* [Activity A] Return the part of the Sunderland striker article from "This wasn’t necessarily" up to and including "the going tough.", copied word for word.
* [Activity B] Take the Sunderland striker article further, picking up right after its final sentence.

* [Page text]

It had become a running gag on social media, podcasts and on the concourses at the Stadium of Light during the buildup to games.
It’s been X amount of days since a Sunderland striker scored a goal in a competitive game. That was Joe Gelhardt against Huddersfield back in April 2023...and he wasn’t even their player!
This statistic was usually followed by a gripe about how we’d signed four strikers during the summer and not one of them had managed a goal in the league. Journalists gleefully highlighted it and fans used it as concrete proof that our summer transfer business had ‘failed’.
However, as Nazariy Rusyn made the kind of near post run we haven’t seen from a Sunderland attacker in quite some time before sliding the ball past Freddie Woodman against Preston on Monday, Gelhardt finally lost his status as the answer to a pub quiz question and Rusyn’s own career in red and white finally began in earnest.
It was a great moment on a day when we picked up a victory that’ll send us into Saturday’s FA Cup tie against Newcastle on a high, and it’ll doubtless be one of the most popular goals scored by a Sunderland player this season.
It was a strike the likes of which we’ve seldom scored this season: direct, efficient and clinical. Rusyn’s movement and awareness were both top class, and his stabbed finish from a Jack Clarke pass was that of a true poacher. All very, very encouraging.
Despite the fact that goals in general haven’t been particularly hard to come by during 2023/2024, the issue of our strikers firing blanks has cast a shadow over Sunderland’s season at various points.
This wasn’t necessarily a huge concern when we were hammering Southampton 5-0 or beating Blackburn Rovers at Ewood Park, but the reliance on Clarke has often been glaring and whenever the dazzling winger didn’t deliver (which was very rarely) the spotlight inevitably fell on our centre forwards, all of whom have found the going tough.
Mason Burstow’s loan spell from Chelsea hasn’t paid dividends, Eliezer Mayenda hasn’t quite hit his straps, and young Portuguese striker Hemir has been taken out of the firing line for his own good, in many respects.
So, what of the Ukrainian, who we spent the whole summer attempting to sign, was officially unveiled as a Lads player with a gloriously theatrical video filmed at Penshaw Monument, and has since found himself on the fringes and rarely given a genuine opportunity to show what he can do?
Surely it’s now time to give him an extended run in the team and Saturday’s FA Cup clash, during which he’s bound to show little respect to the black and white backline if chosen, feels like another excellent opportunity.
Based on what we’ve seen so far, Rusyn seems to enjoy the challenge of giving defenders something to think about, and that’ll be needed when Newcastle pitch up on Wearside.
The bigger picture is that business undoubtedly needs to be done.

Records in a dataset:
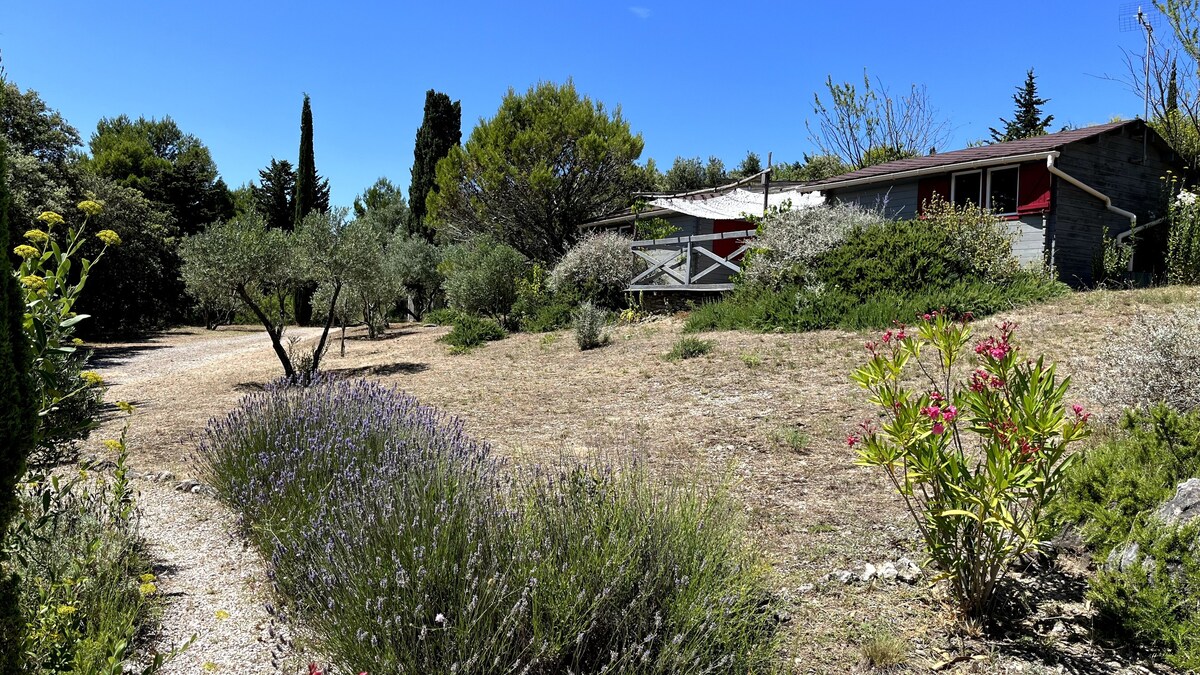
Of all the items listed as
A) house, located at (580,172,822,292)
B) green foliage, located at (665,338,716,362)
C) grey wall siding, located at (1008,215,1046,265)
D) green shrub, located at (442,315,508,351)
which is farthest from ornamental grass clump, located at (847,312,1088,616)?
grey wall siding, located at (1008,215,1046,265)

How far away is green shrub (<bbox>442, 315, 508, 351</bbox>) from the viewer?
16078 millimetres

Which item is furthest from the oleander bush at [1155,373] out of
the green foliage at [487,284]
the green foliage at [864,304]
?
the green foliage at [487,284]

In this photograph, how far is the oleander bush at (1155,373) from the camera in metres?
4.95

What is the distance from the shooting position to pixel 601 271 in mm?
19406

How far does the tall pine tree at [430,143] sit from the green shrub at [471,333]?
21.7 metres

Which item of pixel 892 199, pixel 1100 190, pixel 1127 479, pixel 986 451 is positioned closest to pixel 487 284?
pixel 892 199

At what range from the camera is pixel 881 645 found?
2637 mm

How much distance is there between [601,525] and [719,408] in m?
5.05

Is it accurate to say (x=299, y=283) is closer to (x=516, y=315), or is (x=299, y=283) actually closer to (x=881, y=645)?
(x=516, y=315)

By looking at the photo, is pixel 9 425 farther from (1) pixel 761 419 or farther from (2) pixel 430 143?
(2) pixel 430 143

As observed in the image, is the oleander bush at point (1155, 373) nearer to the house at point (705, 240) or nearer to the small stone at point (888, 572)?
the small stone at point (888, 572)

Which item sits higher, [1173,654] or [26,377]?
[26,377]

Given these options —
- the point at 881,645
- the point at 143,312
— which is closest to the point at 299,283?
the point at 881,645

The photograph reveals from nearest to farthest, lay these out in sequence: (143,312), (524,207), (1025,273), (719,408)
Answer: (719,408) < (1025,273) < (524,207) < (143,312)
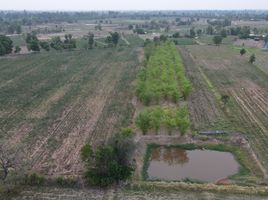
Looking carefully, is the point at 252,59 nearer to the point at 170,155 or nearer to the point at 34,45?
the point at 170,155

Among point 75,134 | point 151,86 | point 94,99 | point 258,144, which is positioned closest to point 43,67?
point 94,99

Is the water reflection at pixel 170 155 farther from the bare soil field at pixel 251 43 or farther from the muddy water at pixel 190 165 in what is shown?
the bare soil field at pixel 251 43

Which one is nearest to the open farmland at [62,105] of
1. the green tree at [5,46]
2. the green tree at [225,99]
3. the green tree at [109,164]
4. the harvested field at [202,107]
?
the green tree at [109,164]

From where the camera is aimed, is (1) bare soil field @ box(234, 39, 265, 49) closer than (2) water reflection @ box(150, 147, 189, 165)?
No

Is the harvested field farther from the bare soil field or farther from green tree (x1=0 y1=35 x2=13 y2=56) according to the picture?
green tree (x1=0 y1=35 x2=13 y2=56)

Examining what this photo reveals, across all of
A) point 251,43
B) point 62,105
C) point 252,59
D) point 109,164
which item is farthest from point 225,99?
point 251,43

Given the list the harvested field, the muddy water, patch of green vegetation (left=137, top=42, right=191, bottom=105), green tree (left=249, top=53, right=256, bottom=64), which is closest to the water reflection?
the muddy water
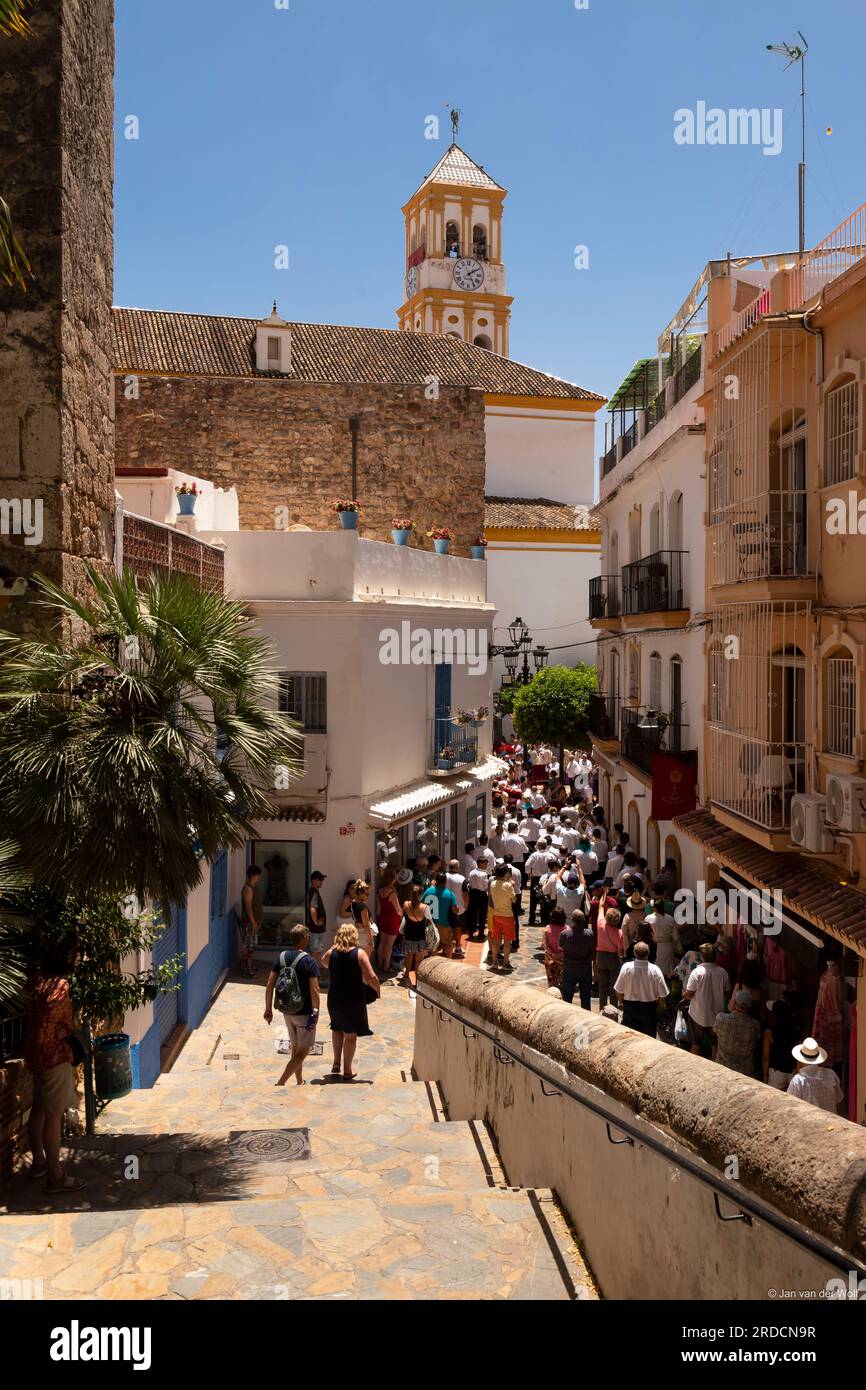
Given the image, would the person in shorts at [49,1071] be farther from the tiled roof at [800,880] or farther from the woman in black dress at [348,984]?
the tiled roof at [800,880]

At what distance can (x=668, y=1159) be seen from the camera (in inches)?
170

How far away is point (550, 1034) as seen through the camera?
620 cm

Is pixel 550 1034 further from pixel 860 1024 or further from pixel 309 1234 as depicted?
pixel 860 1024

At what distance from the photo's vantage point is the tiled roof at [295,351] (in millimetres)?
29859

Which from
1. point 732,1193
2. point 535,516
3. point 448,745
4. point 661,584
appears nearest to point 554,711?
point 448,745

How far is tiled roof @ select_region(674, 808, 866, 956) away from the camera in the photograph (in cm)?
1018

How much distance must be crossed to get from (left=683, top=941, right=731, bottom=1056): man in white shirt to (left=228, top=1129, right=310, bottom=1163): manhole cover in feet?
13.8

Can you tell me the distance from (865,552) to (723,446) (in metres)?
4.31

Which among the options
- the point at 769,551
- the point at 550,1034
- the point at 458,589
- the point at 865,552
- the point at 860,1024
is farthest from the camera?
the point at 458,589

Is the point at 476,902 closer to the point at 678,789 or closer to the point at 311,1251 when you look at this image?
the point at 678,789

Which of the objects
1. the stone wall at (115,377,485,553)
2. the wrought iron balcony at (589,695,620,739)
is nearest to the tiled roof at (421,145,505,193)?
the stone wall at (115,377,485,553)

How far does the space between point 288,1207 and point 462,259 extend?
5129 centimetres

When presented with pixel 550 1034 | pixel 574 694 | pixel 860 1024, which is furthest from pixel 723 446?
pixel 574 694

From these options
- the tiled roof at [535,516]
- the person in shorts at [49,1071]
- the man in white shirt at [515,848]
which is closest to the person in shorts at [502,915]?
the man in white shirt at [515,848]
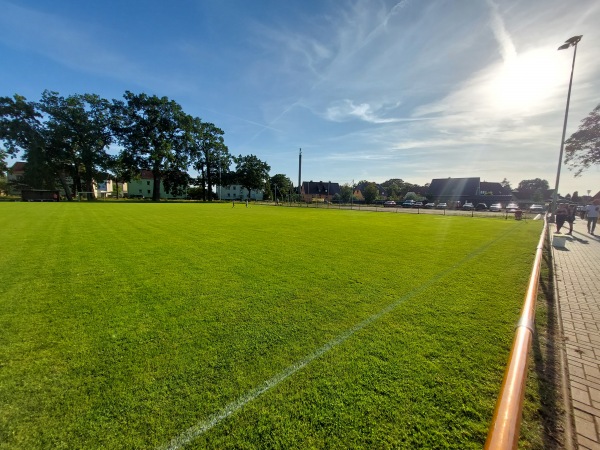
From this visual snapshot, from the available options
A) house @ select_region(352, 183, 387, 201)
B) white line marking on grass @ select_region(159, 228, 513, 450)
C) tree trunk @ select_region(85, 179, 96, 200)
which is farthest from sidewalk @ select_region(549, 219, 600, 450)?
house @ select_region(352, 183, 387, 201)

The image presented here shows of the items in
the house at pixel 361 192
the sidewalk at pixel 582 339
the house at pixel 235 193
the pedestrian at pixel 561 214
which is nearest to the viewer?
the sidewalk at pixel 582 339

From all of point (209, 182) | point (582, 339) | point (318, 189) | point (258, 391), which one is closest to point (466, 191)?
point (318, 189)

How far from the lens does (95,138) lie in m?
51.8

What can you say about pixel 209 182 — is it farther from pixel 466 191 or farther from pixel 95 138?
pixel 466 191

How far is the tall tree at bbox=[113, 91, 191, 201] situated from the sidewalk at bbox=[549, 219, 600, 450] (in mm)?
59023

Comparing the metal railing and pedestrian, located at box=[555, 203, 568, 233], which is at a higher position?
pedestrian, located at box=[555, 203, 568, 233]

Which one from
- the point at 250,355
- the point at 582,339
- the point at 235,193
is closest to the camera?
the point at 250,355

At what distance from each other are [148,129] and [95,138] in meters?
9.78

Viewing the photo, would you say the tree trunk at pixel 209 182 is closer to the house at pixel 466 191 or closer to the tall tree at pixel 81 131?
the tall tree at pixel 81 131

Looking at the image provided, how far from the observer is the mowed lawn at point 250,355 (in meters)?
2.14

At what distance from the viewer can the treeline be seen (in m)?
48.4

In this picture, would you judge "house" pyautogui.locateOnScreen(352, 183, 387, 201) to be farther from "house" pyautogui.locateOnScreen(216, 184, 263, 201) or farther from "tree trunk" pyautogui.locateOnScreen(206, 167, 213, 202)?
"tree trunk" pyautogui.locateOnScreen(206, 167, 213, 202)

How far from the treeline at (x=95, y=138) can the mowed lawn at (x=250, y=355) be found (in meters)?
55.3

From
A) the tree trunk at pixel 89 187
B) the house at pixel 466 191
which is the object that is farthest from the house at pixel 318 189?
the tree trunk at pixel 89 187
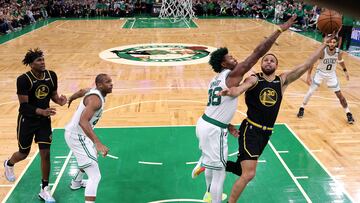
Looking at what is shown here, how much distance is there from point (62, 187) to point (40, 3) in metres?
26.8

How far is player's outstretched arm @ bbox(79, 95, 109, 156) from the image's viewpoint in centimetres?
393

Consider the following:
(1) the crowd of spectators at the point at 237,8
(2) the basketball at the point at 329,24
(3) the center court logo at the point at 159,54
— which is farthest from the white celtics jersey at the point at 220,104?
(1) the crowd of spectators at the point at 237,8

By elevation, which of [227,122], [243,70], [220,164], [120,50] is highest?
[243,70]

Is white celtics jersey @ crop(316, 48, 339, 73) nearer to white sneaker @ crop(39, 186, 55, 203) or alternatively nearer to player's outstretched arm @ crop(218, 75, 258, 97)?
player's outstretched arm @ crop(218, 75, 258, 97)

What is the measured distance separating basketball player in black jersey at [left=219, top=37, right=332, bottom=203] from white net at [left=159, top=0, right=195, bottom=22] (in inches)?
907

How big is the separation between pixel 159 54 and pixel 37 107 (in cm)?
1059

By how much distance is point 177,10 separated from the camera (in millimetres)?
27359

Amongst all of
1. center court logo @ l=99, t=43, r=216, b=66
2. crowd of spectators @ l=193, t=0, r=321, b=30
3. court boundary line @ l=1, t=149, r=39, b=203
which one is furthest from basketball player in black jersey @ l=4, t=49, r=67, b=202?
crowd of spectators @ l=193, t=0, r=321, b=30

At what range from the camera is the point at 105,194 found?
16.3 feet

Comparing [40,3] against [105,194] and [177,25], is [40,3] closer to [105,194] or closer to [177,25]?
[177,25]

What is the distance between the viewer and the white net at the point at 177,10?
1063 inches

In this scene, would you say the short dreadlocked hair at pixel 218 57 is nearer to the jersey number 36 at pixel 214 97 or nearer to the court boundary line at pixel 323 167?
the jersey number 36 at pixel 214 97

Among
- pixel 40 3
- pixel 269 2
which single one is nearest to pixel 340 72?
pixel 269 2

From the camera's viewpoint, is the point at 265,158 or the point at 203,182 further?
the point at 265,158
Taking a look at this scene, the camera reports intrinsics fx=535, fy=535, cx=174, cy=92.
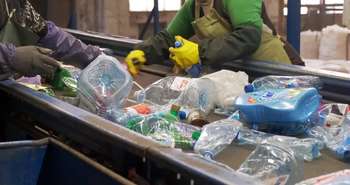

* [Written response A]
This wasn’t necessarily a huge concern when we were hammering Southampton 5-0 or beating Blackburn Rovers at Ewood Park, but the reliance on Clarke has often been glaring and whenever the dazzling winger didn’t deliver (which was very rarely) the spotlight inevitably fell on our centre forwards, all of whom have found the going tough.

* [Written response B]
Assuming that Burstow’s loan spell from Chelsea is cut short (which would be unfortunate, because he’s clearly a good young player but it simply hasn’t worked out for him) there’ll be space freed up for Sunderland to dip into the market for the elusive ‘proven, experienced Championship striker’ that many fans are hopeful of signing.
With the Ross Stewart windfall currently gathering interest, there’s no reason for us not to seek out more firepower, but whether we can find a player who ticks every box is a different matter entirely. There’ll doubtless be plenty of names linked with a move to Wearside over the coming weeks, and hopefully one of them will materialise.
In the meantime, however, surely it’s Rusyn’s opportunity to show what he’s capable of, and if we can play to his strengths and get the ball into the right areas, he’ll hopefully do the rest as he showed on New Year’s Day.
Away from what actually happens on the pitch, the human element of Rusyn’s Sunderland switch is something that’s often overlooked.
If you or I left a war-torn country (without our family, as is the case with him) and settled somewhere new, would we expect to be given a period of grace as we settled down, before even thinking about the business of playing football? I think so.
Frankly, it makes little difference whether you’re a native of Ukraine or Brazil- you simply can’t fail to recognise the support and affection of an entire stadium who are willing you to succeed, and Rusyn’s smile as he celebrated with his teammates seemed to be proof of that.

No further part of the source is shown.